AVAILABLE DATA -
---

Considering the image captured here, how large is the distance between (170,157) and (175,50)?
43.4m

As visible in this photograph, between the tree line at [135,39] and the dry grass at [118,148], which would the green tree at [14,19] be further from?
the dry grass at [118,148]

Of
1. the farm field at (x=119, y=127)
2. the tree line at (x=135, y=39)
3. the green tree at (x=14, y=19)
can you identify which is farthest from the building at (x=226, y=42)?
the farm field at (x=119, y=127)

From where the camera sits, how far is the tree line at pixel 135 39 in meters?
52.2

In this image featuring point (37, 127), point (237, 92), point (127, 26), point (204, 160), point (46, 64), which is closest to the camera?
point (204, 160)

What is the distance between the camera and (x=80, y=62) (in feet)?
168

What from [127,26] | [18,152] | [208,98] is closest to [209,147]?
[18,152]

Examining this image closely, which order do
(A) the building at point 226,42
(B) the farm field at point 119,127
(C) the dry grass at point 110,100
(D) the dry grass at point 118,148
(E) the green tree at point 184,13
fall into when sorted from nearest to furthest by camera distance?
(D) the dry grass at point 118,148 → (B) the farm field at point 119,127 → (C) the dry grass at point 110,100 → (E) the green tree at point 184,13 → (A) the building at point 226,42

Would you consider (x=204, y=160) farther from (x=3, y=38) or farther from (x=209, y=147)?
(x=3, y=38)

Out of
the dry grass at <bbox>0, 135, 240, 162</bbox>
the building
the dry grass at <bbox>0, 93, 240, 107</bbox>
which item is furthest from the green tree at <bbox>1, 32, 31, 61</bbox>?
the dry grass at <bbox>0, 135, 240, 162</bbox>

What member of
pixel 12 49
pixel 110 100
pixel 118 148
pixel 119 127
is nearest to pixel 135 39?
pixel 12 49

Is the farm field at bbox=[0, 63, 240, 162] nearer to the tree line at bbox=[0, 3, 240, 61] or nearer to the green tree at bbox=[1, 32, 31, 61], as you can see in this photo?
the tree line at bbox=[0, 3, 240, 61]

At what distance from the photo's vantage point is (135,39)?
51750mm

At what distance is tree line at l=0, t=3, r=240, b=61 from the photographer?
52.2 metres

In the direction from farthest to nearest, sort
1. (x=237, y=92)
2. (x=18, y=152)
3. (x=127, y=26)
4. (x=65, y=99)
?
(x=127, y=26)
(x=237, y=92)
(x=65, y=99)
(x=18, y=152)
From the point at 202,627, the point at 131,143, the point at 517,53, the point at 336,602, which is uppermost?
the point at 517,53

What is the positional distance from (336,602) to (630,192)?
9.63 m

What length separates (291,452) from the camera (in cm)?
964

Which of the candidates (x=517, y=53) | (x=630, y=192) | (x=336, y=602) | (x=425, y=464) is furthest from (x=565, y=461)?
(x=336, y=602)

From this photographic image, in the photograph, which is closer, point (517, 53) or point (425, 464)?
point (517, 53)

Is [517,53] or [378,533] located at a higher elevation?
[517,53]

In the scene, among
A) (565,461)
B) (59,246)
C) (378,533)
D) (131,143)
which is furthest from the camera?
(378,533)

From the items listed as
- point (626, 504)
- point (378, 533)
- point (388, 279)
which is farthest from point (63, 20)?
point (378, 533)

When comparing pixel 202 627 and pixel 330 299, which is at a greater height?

---

SET PROBLEM - Output all of the data above without any alteration.

THE REPLY -
Considering the image captured here, how large is the distance between (170,157) and (175,50)?
43.4m

As visible in this photograph, between the tree line at [135,39] and the dry grass at [118,148], which would the green tree at [14,19] be further from?
the dry grass at [118,148]

Of
1. the farm field at (x=119, y=127)
2. the tree line at (x=135, y=39)
3. the green tree at (x=14, y=19)
can you identify which is farthest from the building at (x=226, y=42)?
the farm field at (x=119, y=127)

From where the camera sits, how far is the tree line at pixel 135 39 in meters?
52.2

In this image featuring point (37, 127), point (237, 92), point (127, 26), point (204, 160), point (46, 64), which is closest to the camera?
point (204, 160)

What is the distance between the camera and (x=80, y=62) (in feet)?
168

What from [127,26] | [18,152] | [208,98] is closest to [209,147]?
[18,152]

Examining this image closely, which order do
(A) the building at point 226,42
(B) the farm field at point 119,127
(C) the dry grass at point 110,100
(D) the dry grass at point 118,148
(E) the green tree at point 184,13
fall into when sorted from nearest to furthest by camera distance?
(D) the dry grass at point 118,148 → (B) the farm field at point 119,127 → (C) the dry grass at point 110,100 → (E) the green tree at point 184,13 → (A) the building at point 226,42

Would you consider (x=204, y=160) farther from (x=3, y=38) or farther from (x=209, y=147)?
(x=3, y=38)

Out of
the dry grass at <bbox>0, 135, 240, 162</bbox>
the building
the dry grass at <bbox>0, 93, 240, 107</bbox>
which item is furthest from the green tree at <bbox>1, 32, 31, 61</bbox>?
the dry grass at <bbox>0, 135, 240, 162</bbox>

What member of
pixel 12 49
pixel 110 100
pixel 118 148
pixel 119 127
is nearest to pixel 135 39?
pixel 12 49

Is the farm field at bbox=[0, 63, 240, 162] nearer to the tree line at bbox=[0, 3, 240, 61] or nearer to the green tree at bbox=[1, 32, 31, 61], as you can see in this photo?
the tree line at bbox=[0, 3, 240, 61]

At what distance from the photo's vantage point is (135,39)?
51750mm

At what distance is tree line at l=0, t=3, r=240, b=61 from the photographer?
52.2 metres

In the direction from farthest to nearest, sort
1. (x=237, y=92)
2. (x=18, y=152)
3. (x=127, y=26)
4. (x=65, y=99)
?
(x=127, y=26)
(x=237, y=92)
(x=65, y=99)
(x=18, y=152)
From the point at 202,627, the point at 131,143, the point at 517,53, the point at 336,602, which is uppermost?
the point at 517,53

What is the positional distance from (336,602) to (630,192)?
9.63 m

What length separates (291,452) from the camera (in cm)?
964

Which of the candidates (x=517, y=53) | (x=630, y=192) | (x=336, y=602) | (x=425, y=464) is furthest from (x=565, y=461)?
(x=336, y=602)

From this photographic image, in the photograph, which is closer, point (517, 53) or point (425, 464)?
point (517, 53)

Is [517,53] or [378,533] located at a higher elevation?
[517,53]

In the scene, among
A) (565,461)
B) (59,246)
C) (378,533)
D) (131,143)
which is furthest from the camera?
(378,533)

From the items listed as
- point (626, 504)
- point (378, 533)
- point (388, 279)
which is farthest from point (63, 20)?
point (378, 533)

When comparing pixel 202 627 and pixel 330 299, which is at a greater height?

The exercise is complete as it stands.